§ PAGE EXTRACT:
===============
For many couples, "marriage preparation" means little more than choosing the wedding cake. But when making a lifetime commitment, it makes sense to do some more forward planning.
My husband and I wanted to get married in our local Church of England parish in London, U.K., which required us to complete a six-week marriage preparation course led by the minister. We were not particularly excited about the prospect of spending the next six Thursday evenings at the church with several other couples, but it turned out to be an incredibly important step to prepare us for a life together.
The program strongly emphasized Christian values of love and fidelity, but there were also practical lessons on how to budget, talk about finances, retirement dreams and even — gasp — how to cultivate a sizzling sex life.
We saw other people discuss issues for the first time that should have come up far before the proposal. At one point, a couple had a heated exchange, left the session and never returned. I hope the course saved them from a mismatched marriage.
For our part, the sessions gave us uninterrupted time to just talk. It was like going on a series of first dates.
Marriage preparation classes are a great way to help future-proof your relationship, but they don't need to come from a religious perspective.
The Humanist Society offers certification to celebrants who perform wedding ceremonies for secular and humanist couples. Humanists believe in critical thinking over dogma and the agency of humans over their own lives.
Jacquelyn Simms is a humanist celebrant based in North Carolina. She meets with engaged couples to discuss a wide range of topics, like each person's concept of marriage, work-life balance and children — both having them and the possibility that biological kids are not in the cards.
She says that it’s important that two people share a commitment to building a life together and have similar and realistic expectations of the partnership.
"I do not tell the couples that theirs is a marriage 'made in heaven,'" she says. "I do tell them that their marriage will be made by the decisions they make each day."
Cincinnati, Ohio humanist chaplain and counsellor Bart Campolo says people approaching marriage should try to talk to those already in successful long-term relationships.
"I often encourage couples to find an older couple whose relationship they admire and ask to spend some time together before and after the wedding talking shop about marriage," he says.
He says that it’s also important that couples, especially those who aren't part of a traditional church community, seek out supportive mentors to guide them in developing a healthy relationship.
===============
§ DATA LISTING:
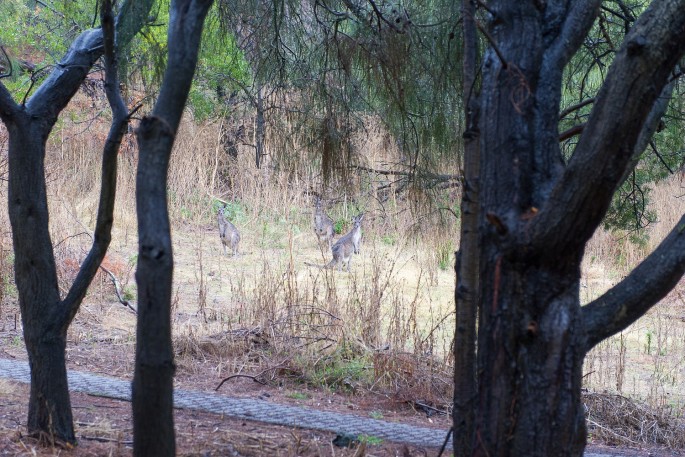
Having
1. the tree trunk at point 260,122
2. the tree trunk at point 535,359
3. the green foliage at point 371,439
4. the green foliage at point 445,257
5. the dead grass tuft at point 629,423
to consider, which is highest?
the tree trunk at point 260,122

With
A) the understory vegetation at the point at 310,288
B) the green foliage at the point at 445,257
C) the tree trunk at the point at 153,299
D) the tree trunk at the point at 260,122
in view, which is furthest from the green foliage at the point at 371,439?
the green foliage at the point at 445,257

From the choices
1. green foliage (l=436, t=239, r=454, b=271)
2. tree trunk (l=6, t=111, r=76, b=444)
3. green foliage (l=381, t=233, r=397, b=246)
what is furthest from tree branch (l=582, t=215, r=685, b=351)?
green foliage (l=381, t=233, r=397, b=246)

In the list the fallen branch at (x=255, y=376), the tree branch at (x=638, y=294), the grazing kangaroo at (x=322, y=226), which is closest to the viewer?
the tree branch at (x=638, y=294)

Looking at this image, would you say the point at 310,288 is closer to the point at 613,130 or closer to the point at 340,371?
the point at 340,371

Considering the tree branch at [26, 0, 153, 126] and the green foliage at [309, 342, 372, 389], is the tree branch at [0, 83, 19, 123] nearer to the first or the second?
the tree branch at [26, 0, 153, 126]

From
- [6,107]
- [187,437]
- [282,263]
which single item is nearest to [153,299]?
[6,107]

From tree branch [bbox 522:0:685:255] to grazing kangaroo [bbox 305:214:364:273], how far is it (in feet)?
30.1

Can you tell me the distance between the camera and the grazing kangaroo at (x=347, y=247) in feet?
40.2

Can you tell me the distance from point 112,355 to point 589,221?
239 inches

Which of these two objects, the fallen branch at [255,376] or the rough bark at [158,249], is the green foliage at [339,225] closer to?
the fallen branch at [255,376]

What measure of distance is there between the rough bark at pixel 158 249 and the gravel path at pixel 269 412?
279 cm

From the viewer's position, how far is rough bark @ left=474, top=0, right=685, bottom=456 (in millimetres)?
2660

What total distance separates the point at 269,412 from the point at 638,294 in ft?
11.3

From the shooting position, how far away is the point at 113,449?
430 centimetres
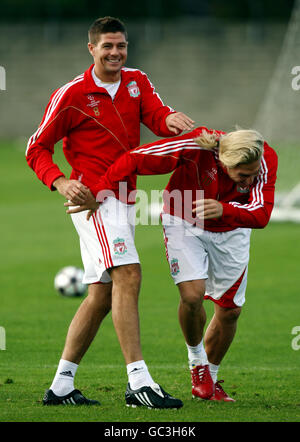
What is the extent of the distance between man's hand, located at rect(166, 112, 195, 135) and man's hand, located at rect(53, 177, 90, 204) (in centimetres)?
71

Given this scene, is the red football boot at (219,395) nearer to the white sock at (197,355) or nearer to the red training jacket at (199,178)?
the white sock at (197,355)

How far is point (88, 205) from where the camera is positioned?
5.78 meters

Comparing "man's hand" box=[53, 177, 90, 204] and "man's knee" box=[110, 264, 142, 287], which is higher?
"man's hand" box=[53, 177, 90, 204]

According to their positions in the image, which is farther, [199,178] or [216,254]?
[216,254]

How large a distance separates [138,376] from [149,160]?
1.39 m

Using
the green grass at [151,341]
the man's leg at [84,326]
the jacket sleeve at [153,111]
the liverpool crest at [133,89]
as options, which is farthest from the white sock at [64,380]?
the liverpool crest at [133,89]

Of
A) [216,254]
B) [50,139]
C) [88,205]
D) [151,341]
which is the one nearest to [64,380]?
[88,205]

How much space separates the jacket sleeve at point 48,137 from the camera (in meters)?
5.89

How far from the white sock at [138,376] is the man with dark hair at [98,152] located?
0.90ft

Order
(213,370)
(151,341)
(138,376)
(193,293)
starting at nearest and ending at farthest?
(138,376) < (193,293) < (213,370) < (151,341)

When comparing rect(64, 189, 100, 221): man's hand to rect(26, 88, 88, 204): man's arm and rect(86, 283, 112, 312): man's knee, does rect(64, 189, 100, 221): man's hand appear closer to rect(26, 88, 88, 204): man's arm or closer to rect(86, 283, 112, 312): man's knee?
rect(26, 88, 88, 204): man's arm

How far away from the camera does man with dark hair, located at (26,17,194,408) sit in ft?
18.8

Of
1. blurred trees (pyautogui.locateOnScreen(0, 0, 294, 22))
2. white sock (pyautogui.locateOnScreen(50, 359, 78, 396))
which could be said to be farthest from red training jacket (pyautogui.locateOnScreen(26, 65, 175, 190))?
blurred trees (pyautogui.locateOnScreen(0, 0, 294, 22))

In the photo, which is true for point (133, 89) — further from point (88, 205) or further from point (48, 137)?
point (88, 205)
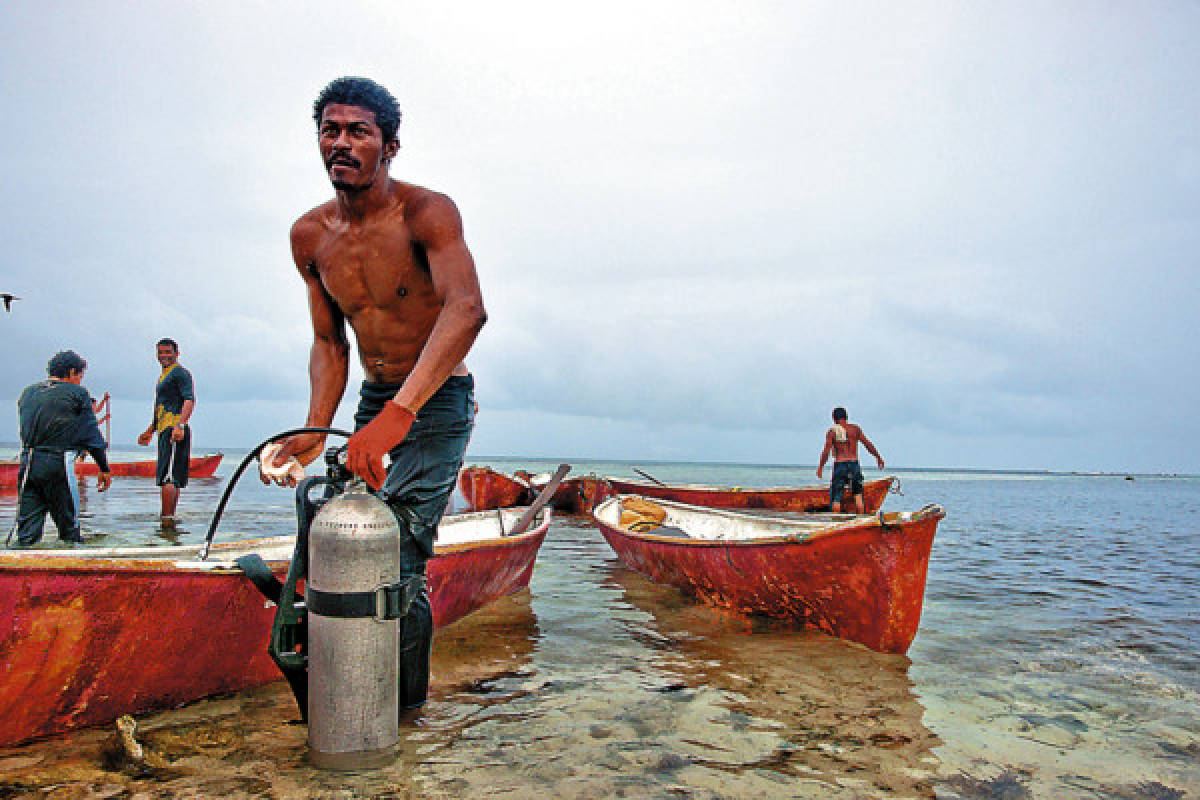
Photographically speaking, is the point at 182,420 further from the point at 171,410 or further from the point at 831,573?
the point at 831,573

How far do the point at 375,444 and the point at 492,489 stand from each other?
14405 millimetres

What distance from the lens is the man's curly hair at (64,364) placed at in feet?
21.9

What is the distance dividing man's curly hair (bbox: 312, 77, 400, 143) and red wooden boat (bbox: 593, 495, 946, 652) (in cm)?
395

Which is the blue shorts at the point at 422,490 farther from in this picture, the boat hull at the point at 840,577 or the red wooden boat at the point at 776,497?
the red wooden boat at the point at 776,497

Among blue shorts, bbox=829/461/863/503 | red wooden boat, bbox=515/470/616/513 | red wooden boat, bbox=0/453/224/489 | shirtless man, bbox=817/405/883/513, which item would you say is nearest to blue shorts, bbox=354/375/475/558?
shirtless man, bbox=817/405/883/513

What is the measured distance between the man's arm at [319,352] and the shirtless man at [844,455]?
10978 mm

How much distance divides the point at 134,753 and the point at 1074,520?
25.5m

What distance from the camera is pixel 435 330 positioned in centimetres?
268

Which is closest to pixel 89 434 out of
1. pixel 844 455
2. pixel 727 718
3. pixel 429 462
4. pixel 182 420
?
pixel 182 420

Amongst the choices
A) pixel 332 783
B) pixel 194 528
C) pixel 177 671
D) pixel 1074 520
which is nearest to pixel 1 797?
pixel 177 671

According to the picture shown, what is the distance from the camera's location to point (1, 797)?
2.44 m

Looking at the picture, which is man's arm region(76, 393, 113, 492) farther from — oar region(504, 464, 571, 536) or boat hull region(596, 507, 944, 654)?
boat hull region(596, 507, 944, 654)

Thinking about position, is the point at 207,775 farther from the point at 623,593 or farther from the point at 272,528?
the point at 272,528

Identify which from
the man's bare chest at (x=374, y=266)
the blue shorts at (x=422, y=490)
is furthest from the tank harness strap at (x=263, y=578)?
the man's bare chest at (x=374, y=266)
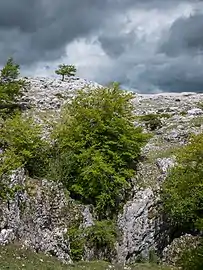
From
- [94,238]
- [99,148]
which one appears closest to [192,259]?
[94,238]

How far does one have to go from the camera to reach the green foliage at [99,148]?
44.0m

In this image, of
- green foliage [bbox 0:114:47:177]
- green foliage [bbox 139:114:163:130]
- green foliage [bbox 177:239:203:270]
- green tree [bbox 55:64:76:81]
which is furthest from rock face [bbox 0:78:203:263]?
green tree [bbox 55:64:76:81]

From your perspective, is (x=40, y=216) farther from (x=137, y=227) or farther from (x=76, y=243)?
(x=137, y=227)

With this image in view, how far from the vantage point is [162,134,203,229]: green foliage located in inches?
1533

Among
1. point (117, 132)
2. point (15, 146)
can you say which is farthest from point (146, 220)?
point (15, 146)

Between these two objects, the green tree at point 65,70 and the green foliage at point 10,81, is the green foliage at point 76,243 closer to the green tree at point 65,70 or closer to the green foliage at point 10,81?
the green foliage at point 10,81

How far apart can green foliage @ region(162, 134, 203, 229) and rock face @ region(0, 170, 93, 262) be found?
7.89 m

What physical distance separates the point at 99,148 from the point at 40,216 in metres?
11.8

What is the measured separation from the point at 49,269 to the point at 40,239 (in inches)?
259

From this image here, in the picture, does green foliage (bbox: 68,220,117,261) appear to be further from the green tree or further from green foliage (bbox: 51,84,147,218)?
the green tree

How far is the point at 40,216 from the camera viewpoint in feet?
121

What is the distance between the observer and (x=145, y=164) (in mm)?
48906

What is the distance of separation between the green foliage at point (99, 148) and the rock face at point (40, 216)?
282cm

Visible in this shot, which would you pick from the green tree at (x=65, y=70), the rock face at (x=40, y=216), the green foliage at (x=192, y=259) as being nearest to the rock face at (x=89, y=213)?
the rock face at (x=40, y=216)
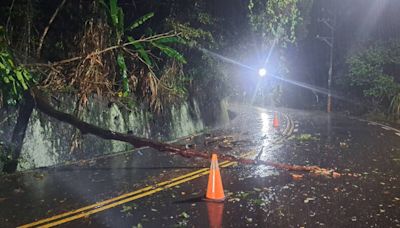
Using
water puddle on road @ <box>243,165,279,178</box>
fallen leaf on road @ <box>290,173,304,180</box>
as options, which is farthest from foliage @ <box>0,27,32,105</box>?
fallen leaf on road @ <box>290,173,304,180</box>

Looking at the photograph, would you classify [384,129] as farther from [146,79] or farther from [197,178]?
[197,178]

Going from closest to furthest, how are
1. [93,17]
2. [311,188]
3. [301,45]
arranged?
[311,188], [93,17], [301,45]

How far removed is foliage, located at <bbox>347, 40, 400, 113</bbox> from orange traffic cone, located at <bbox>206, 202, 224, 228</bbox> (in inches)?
826

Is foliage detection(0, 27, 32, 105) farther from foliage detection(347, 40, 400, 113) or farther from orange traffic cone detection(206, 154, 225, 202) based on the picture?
foliage detection(347, 40, 400, 113)

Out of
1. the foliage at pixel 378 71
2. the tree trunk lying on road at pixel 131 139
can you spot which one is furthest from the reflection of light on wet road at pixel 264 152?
the foliage at pixel 378 71

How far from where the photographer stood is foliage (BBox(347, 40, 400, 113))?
85.8 ft

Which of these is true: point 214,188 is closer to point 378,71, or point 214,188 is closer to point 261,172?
point 261,172

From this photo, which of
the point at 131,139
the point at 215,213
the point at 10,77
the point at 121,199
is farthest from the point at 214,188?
the point at 10,77

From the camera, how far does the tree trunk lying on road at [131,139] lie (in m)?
10.1

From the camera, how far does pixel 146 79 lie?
Result: 13969 mm

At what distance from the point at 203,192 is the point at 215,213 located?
51.2 inches

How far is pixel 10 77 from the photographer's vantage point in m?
8.81

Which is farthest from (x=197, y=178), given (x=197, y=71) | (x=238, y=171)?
(x=197, y=71)

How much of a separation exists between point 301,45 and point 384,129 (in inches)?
881
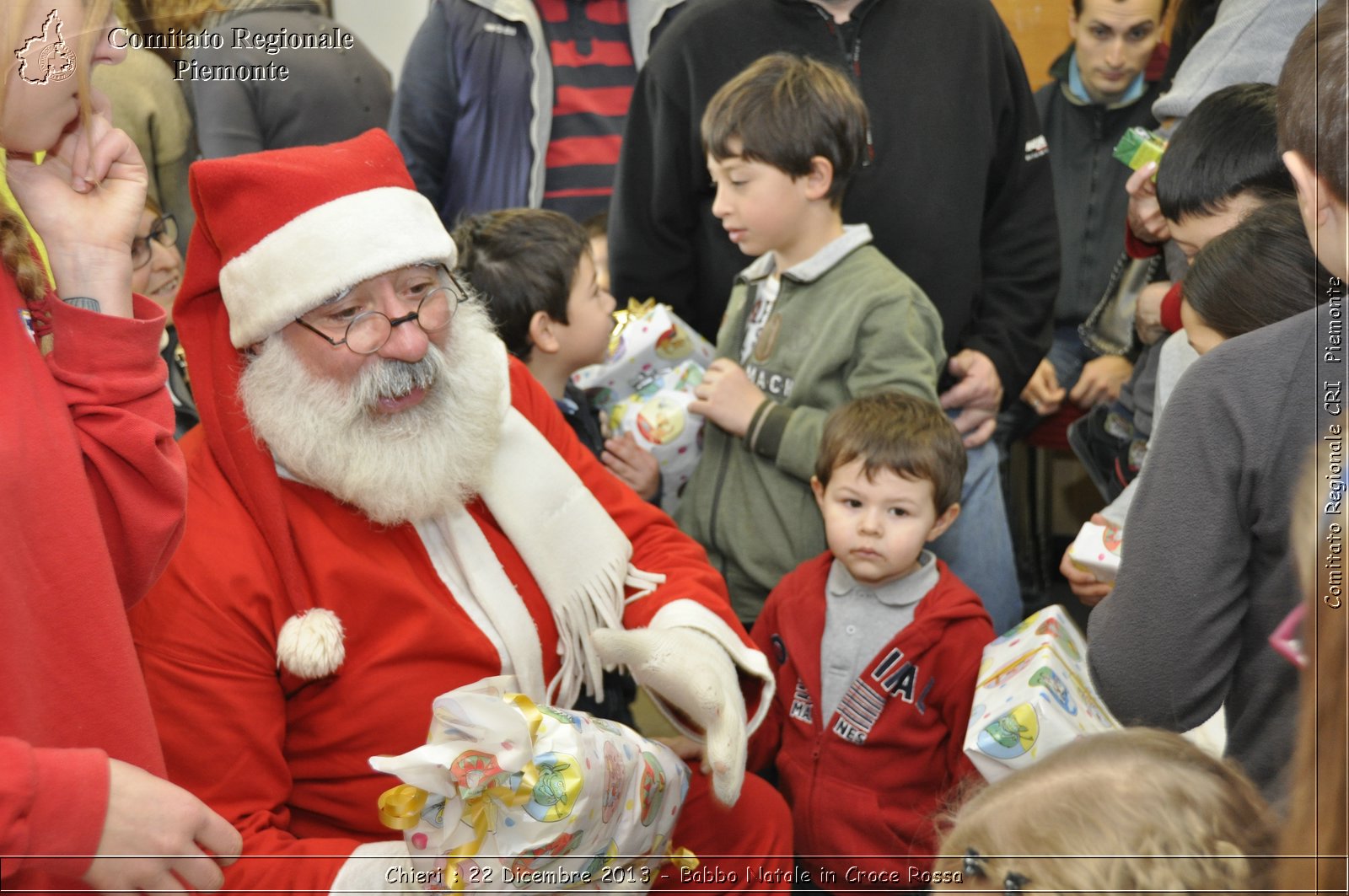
===============
§ EXERCISE DIRECTIONS:
In the article on marriage preparation, where is the humanist celebrant Jacquelyn Simms based?

§ TASK RESULT:
North Carolina